### WHAT YOU NEED TO DO
Please return only the lines from the one with "Shrink Rap Emotional" through the final line of the data, unchanged, with pictures omitted.

### DATA FOR REVIEW
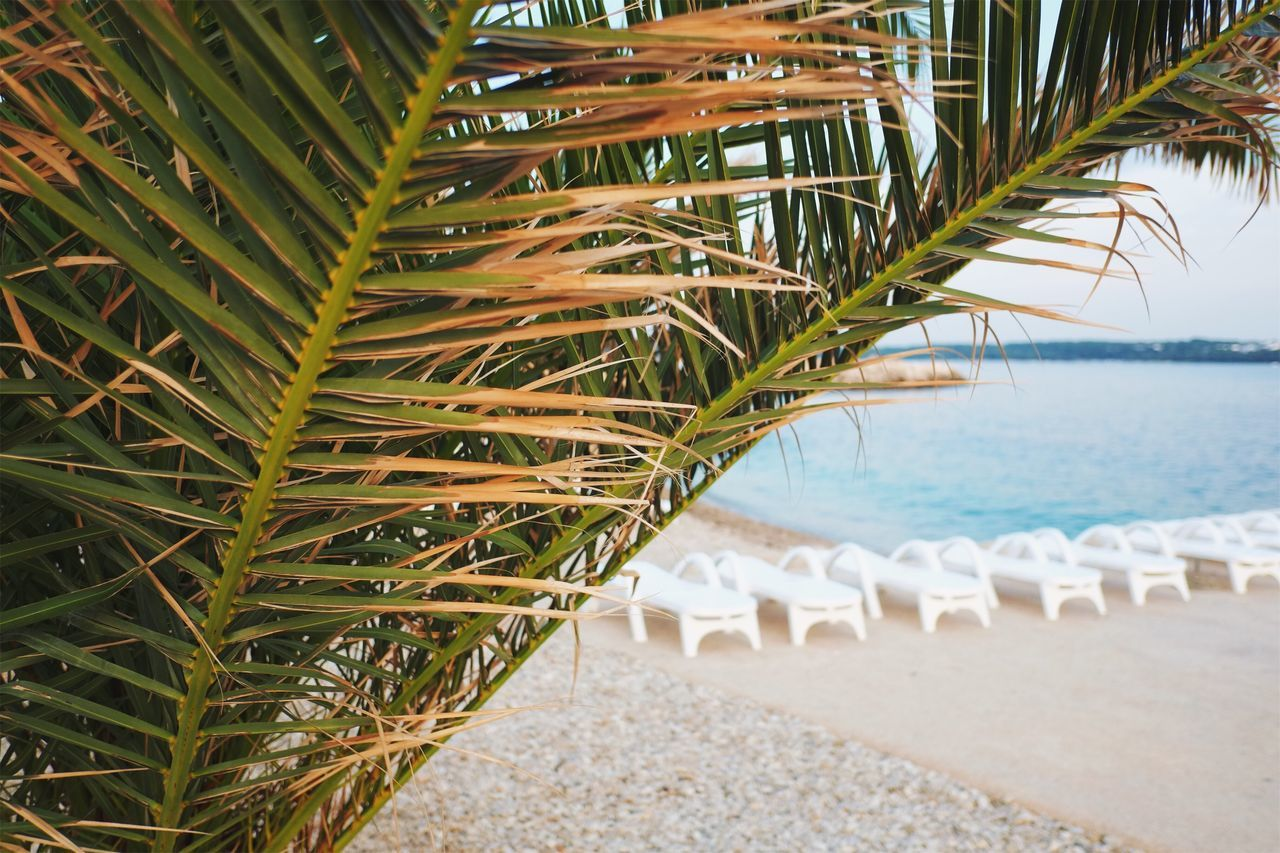 Relaxing at the beach. Beach Sea Nature Palm Tree Beauty In Nature Tranquility Outdoors Water Scenics No People Sand Day Close-up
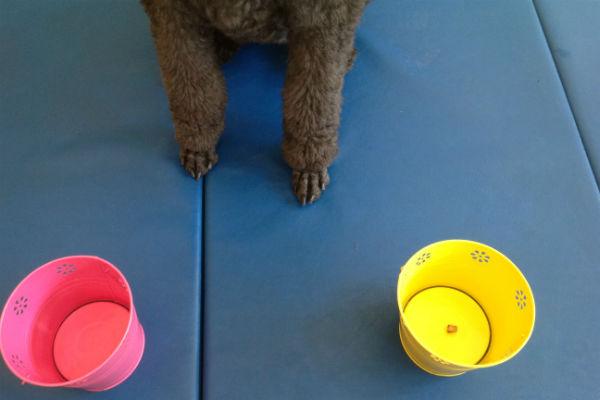 poodle feet buckets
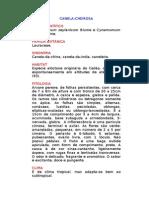 Canela-cheirosa - Cinnamomum zeylanicum Blume e Cynamomum cassia Blume. - Ervas Medicinais – Ficha Completa Ilustrada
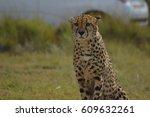 Staring Cheetah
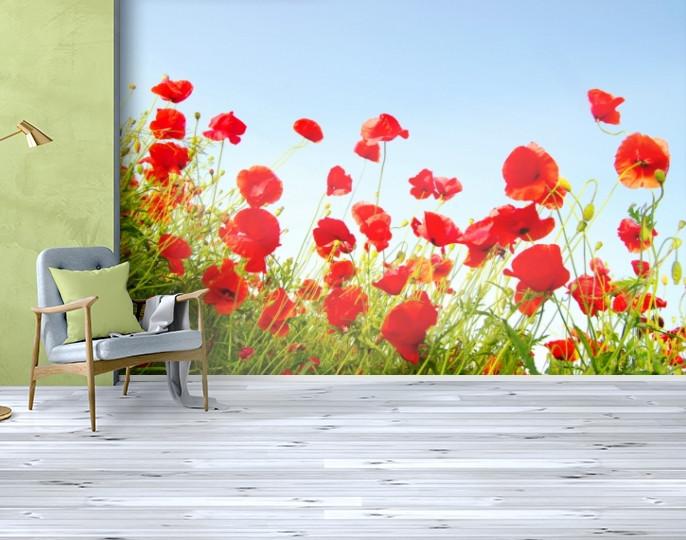 Фотообои бумажные гладь, Цветы, 200х310 см, fo01inB_fl102603
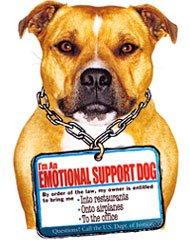 Shrink Rap Emotional Support Animals Revisited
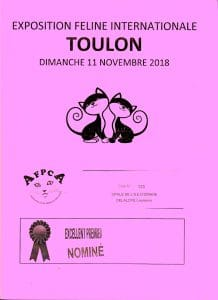 nominé Best poil court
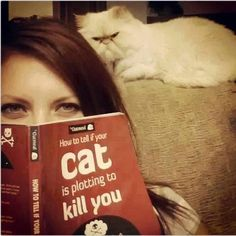 "The book only contains one page. It says ""Do you own a cat? If yes, they are plotting to kill you."""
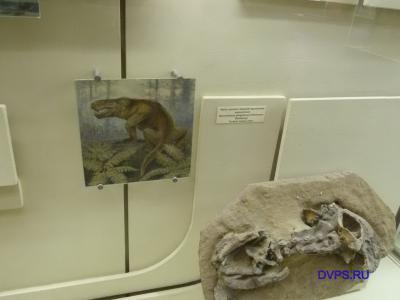 Часть скелета хищной горгонопии завроктона Sauroctonus progressus (Hartmann-Weinberg) Татария. Семин овраг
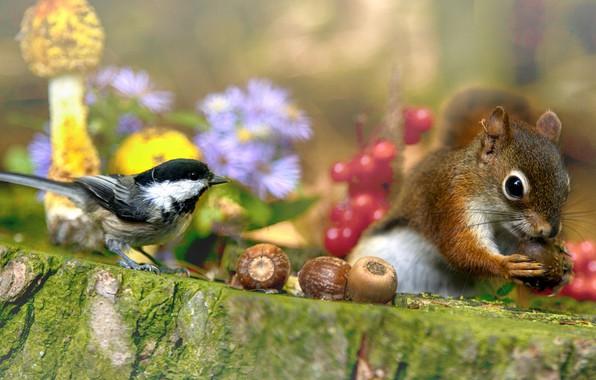 Картинка цветы, природа, ягоды, животное, птица, грибы, пень, белка, орехи, зверёк, грызун, синица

### THE COMPLETED TASK
 Shrink Rap Emotional Support Animals Revisited
 nominé Best poil court
 "The book only contains one page. It says ""Do you own a cat? If yes, they are plotting to kill you."""
 Часть скелета хищной горгонопии завроктона Sauroctonus progressus (Hartmann-Weinberg) Татария. Семин овраг
 Картинка цветы, природа, ягоды, животное, птица, грибы, пень, белка, орехи, зверёк, грызун, синица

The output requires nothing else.